A model depicting the regulatory effects of PsrA in P. syringae pv. tomato strain DC3000. PsrA positively controls transcription of rpoS and negatively regulates expression of aefR by binding to their promoter/operator. RpoS has a negative effect, whereas AefR has a positive effect, on AHL production and on transcript levels of psyI and psyR. RpoS and AefR do not regulate each other. Thus, the PsrA effect on AHL production is exerted via its cumulative, but independent, effects on both AefR and RpoS. PsrA effects on rpoS, aefR, psyI, and psyR transcript as well as AHL production are similar at different temperatures (i.e., 18°C and 28°C in KB medium) as well as in different media (i.e., in KB and MGY media).
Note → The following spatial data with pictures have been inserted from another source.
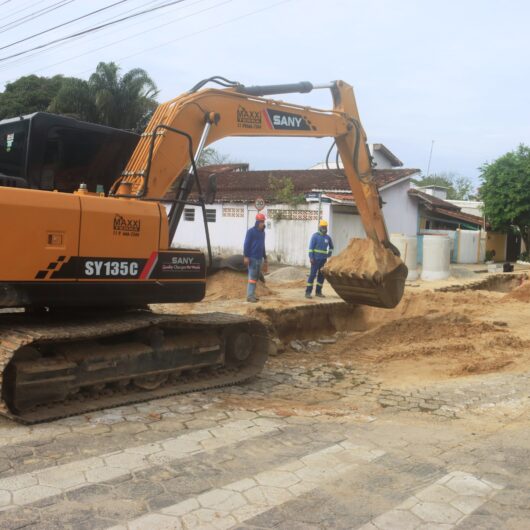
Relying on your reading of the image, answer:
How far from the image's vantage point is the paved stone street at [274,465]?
366 centimetres

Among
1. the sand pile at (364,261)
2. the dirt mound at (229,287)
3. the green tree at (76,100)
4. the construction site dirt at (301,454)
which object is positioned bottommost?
the construction site dirt at (301,454)

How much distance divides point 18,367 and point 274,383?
3.03m

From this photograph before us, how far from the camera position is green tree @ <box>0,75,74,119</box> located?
32188 millimetres

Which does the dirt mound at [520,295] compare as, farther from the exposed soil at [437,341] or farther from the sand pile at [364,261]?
the sand pile at [364,261]

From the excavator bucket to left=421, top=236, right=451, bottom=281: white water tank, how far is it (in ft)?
30.9

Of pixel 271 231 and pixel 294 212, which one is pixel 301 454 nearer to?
pixel 294 212

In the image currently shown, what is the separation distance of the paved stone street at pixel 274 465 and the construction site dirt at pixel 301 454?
14mm

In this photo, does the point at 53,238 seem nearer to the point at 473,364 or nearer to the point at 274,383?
the point at 274,383

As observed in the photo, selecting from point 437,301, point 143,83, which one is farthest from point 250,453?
point 143,83

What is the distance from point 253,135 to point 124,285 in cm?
261

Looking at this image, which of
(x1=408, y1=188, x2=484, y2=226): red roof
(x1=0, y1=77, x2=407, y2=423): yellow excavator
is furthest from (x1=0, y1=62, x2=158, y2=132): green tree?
(x1=0, y1=77, x2=407, y2=423): yellow excavator

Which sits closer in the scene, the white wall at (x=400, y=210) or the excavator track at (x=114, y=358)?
the excavator track at (x=114, y=358)

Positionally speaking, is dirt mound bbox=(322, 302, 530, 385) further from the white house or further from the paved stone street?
the white house

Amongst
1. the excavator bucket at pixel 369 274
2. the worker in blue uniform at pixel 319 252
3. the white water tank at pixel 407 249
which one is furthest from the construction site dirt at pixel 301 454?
the white water tank at pixel 407 249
AHL production is autoregulated. The GacS/GacA system positively regulates the expression of rpoS and psyR as well as AHL production (8). The GacS/GacA system does not have a significant effect on psrA and aefR transcripts. PsrA negatively regulates expression of rsmA1, which, in turn, affects the transcript levels of hrpL (7). HrpL is required for expression of hrp, hop, and avr genes as well as virulence and elicitation of the HR (5, 13, 28, 50).